• _What to produce_
Count how many lines of the following data contain the string "below", treating uppercase and lowercase letters as distinct. Reply with the number alone.

================================

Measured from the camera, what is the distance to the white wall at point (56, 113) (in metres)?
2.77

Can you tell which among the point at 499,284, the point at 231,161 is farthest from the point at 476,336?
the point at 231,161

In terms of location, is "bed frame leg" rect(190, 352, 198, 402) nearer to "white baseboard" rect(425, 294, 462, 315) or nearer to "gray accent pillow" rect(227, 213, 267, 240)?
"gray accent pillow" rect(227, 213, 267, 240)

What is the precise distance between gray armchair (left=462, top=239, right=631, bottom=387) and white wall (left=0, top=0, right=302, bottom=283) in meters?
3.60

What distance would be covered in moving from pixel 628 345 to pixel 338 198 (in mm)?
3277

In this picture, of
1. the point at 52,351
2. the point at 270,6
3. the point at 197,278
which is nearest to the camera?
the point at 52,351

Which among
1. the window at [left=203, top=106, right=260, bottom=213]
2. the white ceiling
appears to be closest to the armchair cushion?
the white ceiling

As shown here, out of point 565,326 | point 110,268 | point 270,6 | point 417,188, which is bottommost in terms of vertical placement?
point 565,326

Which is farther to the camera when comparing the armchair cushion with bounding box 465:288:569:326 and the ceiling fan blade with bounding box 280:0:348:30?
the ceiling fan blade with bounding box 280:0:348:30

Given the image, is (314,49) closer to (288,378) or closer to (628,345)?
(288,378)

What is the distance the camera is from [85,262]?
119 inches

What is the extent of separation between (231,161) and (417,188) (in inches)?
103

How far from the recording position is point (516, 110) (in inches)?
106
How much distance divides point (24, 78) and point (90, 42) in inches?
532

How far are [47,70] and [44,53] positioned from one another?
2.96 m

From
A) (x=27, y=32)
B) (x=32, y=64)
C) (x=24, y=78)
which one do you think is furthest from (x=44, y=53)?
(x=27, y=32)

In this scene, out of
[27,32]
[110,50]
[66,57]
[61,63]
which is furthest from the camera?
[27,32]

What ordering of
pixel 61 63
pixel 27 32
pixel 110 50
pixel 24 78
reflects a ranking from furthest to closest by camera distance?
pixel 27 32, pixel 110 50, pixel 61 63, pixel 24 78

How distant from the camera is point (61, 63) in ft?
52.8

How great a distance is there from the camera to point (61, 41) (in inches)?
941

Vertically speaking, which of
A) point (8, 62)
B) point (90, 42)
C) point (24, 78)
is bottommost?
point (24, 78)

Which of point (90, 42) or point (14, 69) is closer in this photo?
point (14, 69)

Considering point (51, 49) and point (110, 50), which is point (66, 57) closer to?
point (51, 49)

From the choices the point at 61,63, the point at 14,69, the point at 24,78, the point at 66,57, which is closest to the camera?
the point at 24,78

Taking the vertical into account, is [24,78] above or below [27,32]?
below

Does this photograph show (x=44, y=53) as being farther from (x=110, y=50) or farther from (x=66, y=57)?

================================

• _Finished exercise_
2